We already see this happening in an informal way during the pandemic in both big and small cities throughout America, which have introduced outdoor seating on sidewalks, moved walkways into the street and turned medians into hangout areas. The wider roads can provide space for both temporary and tactical urbanism interventions and programming as well as more permanent adjustments. This also allows for spaces where greater intergenerational and social mixing can occur.
Transform Roadways to Pedestrian Ways Across Scales
Wherever possible, we should look for opportunities to transform roadways for cars into pedestrian ways that can accommodate recreation and active transportation. We’ve already seen the popularization of car-free streets, where multi-street corridors are turned into walking and biking zones.
But there is also an opportunity to look across scales—whether it’s at an individual block level or across entire districts and neighborhoods. With the Denny Substation in Seattle—a project that turns a public utility into a community park and amenity—walkability is improved with the inclusion of community space including a quarter-mile walkway lined with public artworks, a dog park and gallery space and areas for food trucks. We also see this at the district level with Dallas’ Arts District which seeks to turn one of the most notoriously car-centric cities in America into a walkable central hub for culture and recreation.

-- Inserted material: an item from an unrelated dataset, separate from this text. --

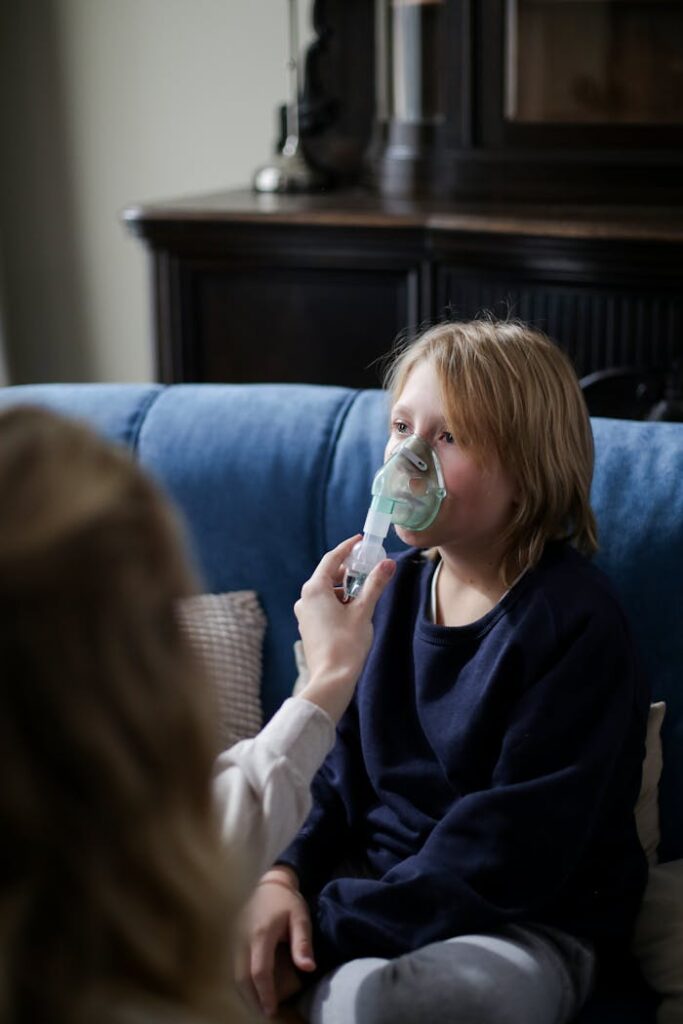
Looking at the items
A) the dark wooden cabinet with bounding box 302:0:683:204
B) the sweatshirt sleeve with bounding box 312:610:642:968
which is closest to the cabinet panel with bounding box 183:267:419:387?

Expand the Pool of Stakeholders Committed to This Work
The process of reshaping cities away from 100 years of car-dominant planning and design will take a wide and committed group of stakeholders. While this work has often been led by local government, a widening group of private and corporate firms—including a number of forward-thinking companies—are taking on this work, especially at a neighborhood and district level. These initiatives are even more impactful when new industry and local government work together in tandem to imagine, fund and maintain this work. And with city budgets constricted by the ongoing pandemic, it’s going to take additional vision and commitment by the private sector to move toward this vision.

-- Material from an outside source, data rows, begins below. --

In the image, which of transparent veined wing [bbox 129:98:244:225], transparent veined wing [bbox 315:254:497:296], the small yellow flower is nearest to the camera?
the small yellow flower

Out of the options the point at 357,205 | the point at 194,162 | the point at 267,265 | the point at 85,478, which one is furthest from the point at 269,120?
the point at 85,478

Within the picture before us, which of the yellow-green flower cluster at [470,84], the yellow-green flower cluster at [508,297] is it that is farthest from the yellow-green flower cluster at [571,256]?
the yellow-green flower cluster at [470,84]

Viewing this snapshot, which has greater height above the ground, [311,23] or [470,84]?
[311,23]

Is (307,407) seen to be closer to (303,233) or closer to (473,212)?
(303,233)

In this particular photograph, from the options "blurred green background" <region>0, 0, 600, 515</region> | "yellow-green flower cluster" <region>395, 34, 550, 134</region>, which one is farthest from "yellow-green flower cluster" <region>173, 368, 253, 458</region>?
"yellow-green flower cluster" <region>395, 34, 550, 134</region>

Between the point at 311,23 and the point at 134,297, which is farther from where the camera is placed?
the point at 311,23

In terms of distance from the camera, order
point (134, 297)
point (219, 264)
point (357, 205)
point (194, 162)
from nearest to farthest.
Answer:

The reprioritization of city planning to focus first on humans and later on cars is central to the values we want to see—cities with a smaller carbon footprint and lesser climate change impact, healthy cities with cleaner air, less noise pollution, more opportunities for active transportation and more inclusive and equitable cities with quality transportation access for all. The challenge and task at hand is immense but it is achievable if the collective wisdom and commitment to bring together city planners, developers, corporations and the wider design community is realized.